What was your worst experience?

For me it was a nightmare from beginning to end. From the time I was born till the time I left home, it was just a total utter nightmare. It never stopped. The only way I escaped was to go to school. Thankfully I excelled at school. School was very easy for me and I loved it. Nothing worried me at school because nothing at school was comparable to what I went through at home. But I didn’t know how to ask for help, I didn’t know how to trust anyone, I didn’t know how to reach out and say, “help me, help me!” Because I was never taught that. And back when I was young, there were no support services. One night my parents were very violent against each other as well. One night my father bashed my mother. She was covered in blood and I ran out of the house to go to the neighbors. We were very poor, we didn’t have a phone. So I ran from neighbor to neighbor to neighbor begging them to use their phones to ring the police. No one wanted to get involved. So that was the middle of winter. One neighbour eventually let me call the police. They came, I was petrified to go home. So I creeped home because the loungeroom light was on. I thought my father was waiting up for me, so I tried to sleep underneath the side of the house. I started getting hypothermia, and so I eventually had to go inside because I was getting so sick. I was only a little kid in pajamas, no warm clothes, and my mother was just sitting there reading a book. She hadn’t come looking for me or anything. So it was just instant after instant. It was relentless. It was nonstop. In my family, I was a scapegoat, so my siblings were taught to take it out on me. I was taught to be blamed for everything. It was just nonstop. And so, as a child, if someone sneezed three blocks away, I’d think it was my fault. I couldn’t say “no” to anything. There were just so many horrific things. It’s hard to isolate anything.

Finally, do you have a personal concern or message?

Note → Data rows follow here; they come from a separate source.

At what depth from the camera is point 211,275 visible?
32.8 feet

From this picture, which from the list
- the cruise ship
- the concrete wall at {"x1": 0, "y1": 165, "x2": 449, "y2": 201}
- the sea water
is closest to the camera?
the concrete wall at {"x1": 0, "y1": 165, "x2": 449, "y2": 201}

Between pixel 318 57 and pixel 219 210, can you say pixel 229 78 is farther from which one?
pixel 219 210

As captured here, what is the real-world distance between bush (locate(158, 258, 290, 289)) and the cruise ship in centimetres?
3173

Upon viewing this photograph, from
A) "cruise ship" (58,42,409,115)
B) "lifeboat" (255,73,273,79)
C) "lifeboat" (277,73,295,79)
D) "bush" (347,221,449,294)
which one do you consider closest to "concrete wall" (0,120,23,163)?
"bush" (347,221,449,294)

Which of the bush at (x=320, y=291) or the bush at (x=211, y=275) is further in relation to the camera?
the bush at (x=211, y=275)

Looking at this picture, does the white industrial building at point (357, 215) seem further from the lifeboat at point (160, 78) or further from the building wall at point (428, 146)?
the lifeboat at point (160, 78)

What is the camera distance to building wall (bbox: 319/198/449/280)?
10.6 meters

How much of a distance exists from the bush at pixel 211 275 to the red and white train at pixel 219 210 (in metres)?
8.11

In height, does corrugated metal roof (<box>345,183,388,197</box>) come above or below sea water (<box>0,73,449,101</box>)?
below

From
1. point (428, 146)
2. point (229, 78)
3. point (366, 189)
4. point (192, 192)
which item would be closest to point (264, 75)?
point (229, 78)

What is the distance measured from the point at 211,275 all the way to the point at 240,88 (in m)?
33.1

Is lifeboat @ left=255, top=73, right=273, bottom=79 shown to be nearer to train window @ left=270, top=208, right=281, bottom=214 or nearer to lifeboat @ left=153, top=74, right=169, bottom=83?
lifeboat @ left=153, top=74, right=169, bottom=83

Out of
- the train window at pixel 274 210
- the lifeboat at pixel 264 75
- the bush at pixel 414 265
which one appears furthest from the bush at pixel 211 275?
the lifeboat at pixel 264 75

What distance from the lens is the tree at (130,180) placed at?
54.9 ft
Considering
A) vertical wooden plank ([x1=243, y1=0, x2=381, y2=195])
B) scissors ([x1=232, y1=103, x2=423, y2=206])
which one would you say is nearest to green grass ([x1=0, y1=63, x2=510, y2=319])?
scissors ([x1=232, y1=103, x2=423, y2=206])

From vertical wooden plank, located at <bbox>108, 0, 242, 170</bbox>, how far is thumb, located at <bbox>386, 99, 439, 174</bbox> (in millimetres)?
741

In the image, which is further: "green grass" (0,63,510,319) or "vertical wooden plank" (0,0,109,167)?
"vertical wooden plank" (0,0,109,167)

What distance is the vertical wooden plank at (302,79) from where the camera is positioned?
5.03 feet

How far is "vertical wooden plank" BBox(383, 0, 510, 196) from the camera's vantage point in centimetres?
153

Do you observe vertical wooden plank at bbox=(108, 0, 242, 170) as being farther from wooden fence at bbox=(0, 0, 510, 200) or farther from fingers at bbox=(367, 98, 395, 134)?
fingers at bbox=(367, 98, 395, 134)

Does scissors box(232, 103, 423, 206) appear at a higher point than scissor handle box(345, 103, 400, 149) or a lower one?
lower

Probably two of them. One of them is, as a child, — and I’m not religious, I’m more spiritual — but as a child, I picked up a Bible in the cupboard, an old torn one, and started reading it. And I developed the faith, and I found hope in the spiritual realms because I had none in the earthly realms. And that was very significant for me. That helped me get through when everything else was hopeless. And then, later on, I got married and had kids and then got divorced. And the divorce was very vitriolic. And I remember during that time, I thought I’ve got to survive this, because with the stress of everything, I was starting to be in and out of hospital. My body was starting to hemorrhage, my heart and lungs were shutting down. And I had to work it out. So what I decided to do was, rather than fight myself, rather than get angry with myself, rather than be furious about all these things, I decided to respond to myself with love and understanding. And so I began a practice of whenever something would happen with me that I didn’t like in terms of how I responded because I had all this trauma in me, I would try and sit down and respond to myself and understand myself and love myself. And that was the beginning of a journey, where rather than getting in my own way, I helped myself. And so now, I love myself intensely. I know how to care for myself, and I’m still learning how to do that. But that was something else that for me, as a survivor, really, really helped me. And I don’t entertain guilt or shame or those sorts of things. If I’ve done something wrong, I acknowledge it and learn from it and deal with it and just try and move on in a loving way in this world towards myself and others.